§ Text passage:
Cooperating with Cooperative Attorneys

by Ron Ousky November 03, 2012


I have been struggling with the right way to relate to Cooperative Attorneys in our community.   For those of you that are not familiar with Cooperative Law, it can be most easily described as Collaborative Law without the Withdrawal Agreement. I know that may seem like an oxymoron since Collaborative Practice has, as its one defining principle, the Withdrawal Agreement or, as I prefer to call it, the Collaborative Commitment.  So for me, describing Collaborative Practice without the Collaborative Commitment seems a bit like trying to describe swimming without the water.

When the idea of Cooperative Law appeared a few years ago, it was fairly easy to dismiss it as just another flash in the pan or a marketing scheme for people who attorneys who want to be settlement oriented without any real commitment to doing anything different. But Cooperative Law seems to keep popping up in our community, so I think it is best for us Collaborative Practitioners to find a respectful and professional manner of addressing it.

§ Your instructions:
Repeat word for word the part of the post on Cooperative Law that runs from "Cooperating with Cooperative" to "without the water.".

§ Items:

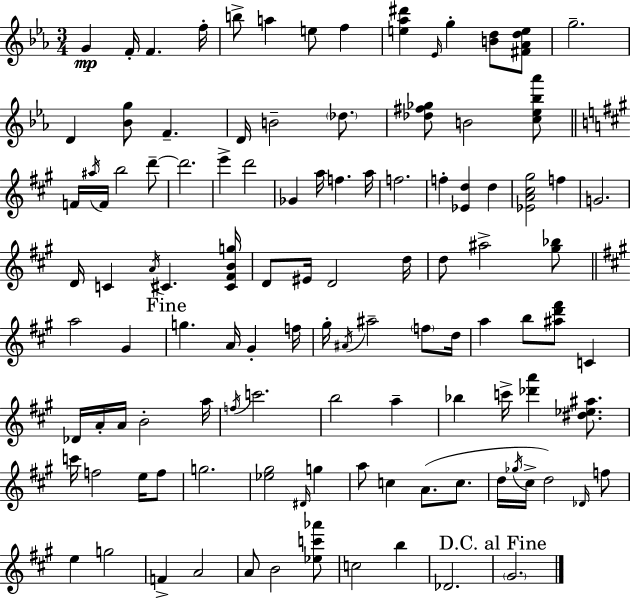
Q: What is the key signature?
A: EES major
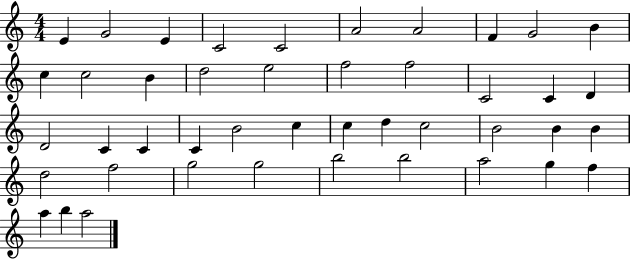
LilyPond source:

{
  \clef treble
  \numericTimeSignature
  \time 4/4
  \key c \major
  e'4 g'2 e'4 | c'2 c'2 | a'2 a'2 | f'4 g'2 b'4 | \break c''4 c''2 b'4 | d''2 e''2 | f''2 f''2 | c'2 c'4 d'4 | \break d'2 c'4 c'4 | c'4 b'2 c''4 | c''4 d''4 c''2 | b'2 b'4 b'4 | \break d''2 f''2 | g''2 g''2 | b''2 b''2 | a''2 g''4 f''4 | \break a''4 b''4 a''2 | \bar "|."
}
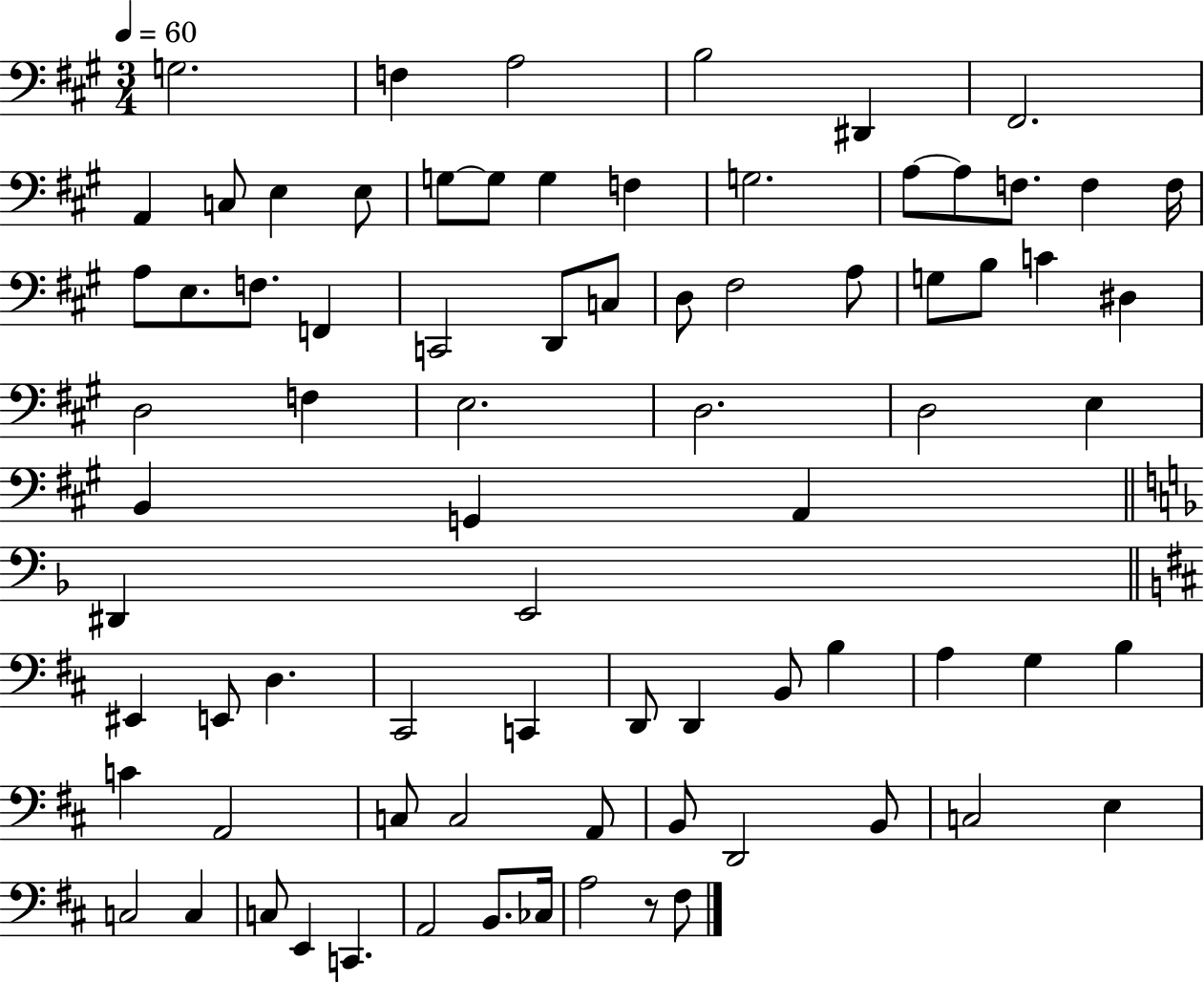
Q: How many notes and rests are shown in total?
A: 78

...

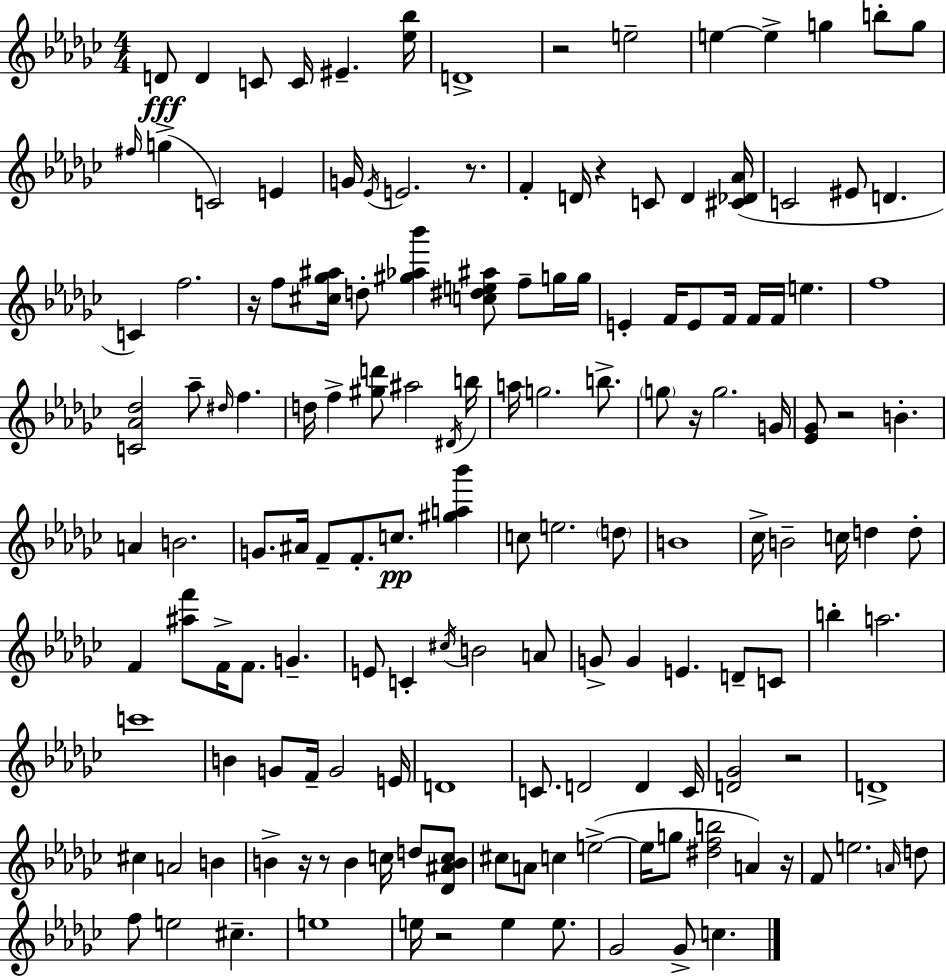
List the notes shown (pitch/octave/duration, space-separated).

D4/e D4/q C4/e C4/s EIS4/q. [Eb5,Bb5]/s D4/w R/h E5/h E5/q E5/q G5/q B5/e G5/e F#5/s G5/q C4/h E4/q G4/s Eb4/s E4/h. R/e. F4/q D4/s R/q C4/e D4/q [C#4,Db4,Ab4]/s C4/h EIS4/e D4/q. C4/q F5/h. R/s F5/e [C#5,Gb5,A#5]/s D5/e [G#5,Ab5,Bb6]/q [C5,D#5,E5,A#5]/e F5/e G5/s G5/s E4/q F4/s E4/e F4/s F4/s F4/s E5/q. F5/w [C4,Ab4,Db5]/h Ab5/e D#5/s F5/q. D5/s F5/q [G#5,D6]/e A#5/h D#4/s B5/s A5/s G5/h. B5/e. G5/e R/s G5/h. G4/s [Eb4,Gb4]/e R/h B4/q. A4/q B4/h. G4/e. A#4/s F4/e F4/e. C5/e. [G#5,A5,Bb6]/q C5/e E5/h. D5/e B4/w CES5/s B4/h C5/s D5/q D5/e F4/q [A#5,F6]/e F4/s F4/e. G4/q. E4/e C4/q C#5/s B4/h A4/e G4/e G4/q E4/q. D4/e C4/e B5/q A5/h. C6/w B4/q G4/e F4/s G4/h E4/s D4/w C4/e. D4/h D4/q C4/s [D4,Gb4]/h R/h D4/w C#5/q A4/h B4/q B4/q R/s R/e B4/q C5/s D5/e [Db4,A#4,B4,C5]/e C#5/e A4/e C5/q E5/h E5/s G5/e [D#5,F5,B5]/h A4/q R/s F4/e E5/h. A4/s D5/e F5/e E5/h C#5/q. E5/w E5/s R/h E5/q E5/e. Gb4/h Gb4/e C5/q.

...

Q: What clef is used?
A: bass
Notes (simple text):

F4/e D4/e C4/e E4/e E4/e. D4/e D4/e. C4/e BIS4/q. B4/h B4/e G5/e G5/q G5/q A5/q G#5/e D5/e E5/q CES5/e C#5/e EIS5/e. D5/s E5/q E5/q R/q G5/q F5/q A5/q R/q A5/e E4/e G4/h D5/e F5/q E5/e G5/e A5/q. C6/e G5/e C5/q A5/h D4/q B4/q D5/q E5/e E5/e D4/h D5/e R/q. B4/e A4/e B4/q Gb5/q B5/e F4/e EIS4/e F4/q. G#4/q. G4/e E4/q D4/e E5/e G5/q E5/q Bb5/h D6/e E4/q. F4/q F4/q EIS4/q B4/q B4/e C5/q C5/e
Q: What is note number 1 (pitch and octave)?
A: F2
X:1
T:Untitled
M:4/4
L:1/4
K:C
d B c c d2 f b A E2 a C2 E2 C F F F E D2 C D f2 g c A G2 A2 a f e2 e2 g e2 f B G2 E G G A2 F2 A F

§ Result of this exercise:
Cooperating with Cooperative Attorneys

by Ron Ousky November 03, 2012


I have been struggling with the right way to relate to Cooperative Attorneys in our community.   For those of you that are not familiar with Cooperative Law, it can be most easily described as Collaborative Law without the Withdrawal Agreement. I know that may seem like an oxymoron since Collaborative Practice has, as its one defining principle, the Withdrawal Agreement or, as I prefer to call it, the Collaborative Commitment.  So for me, describing Collaborative Practice without the Collaborative Commitment seems a bit like trying to describe swimming without the water.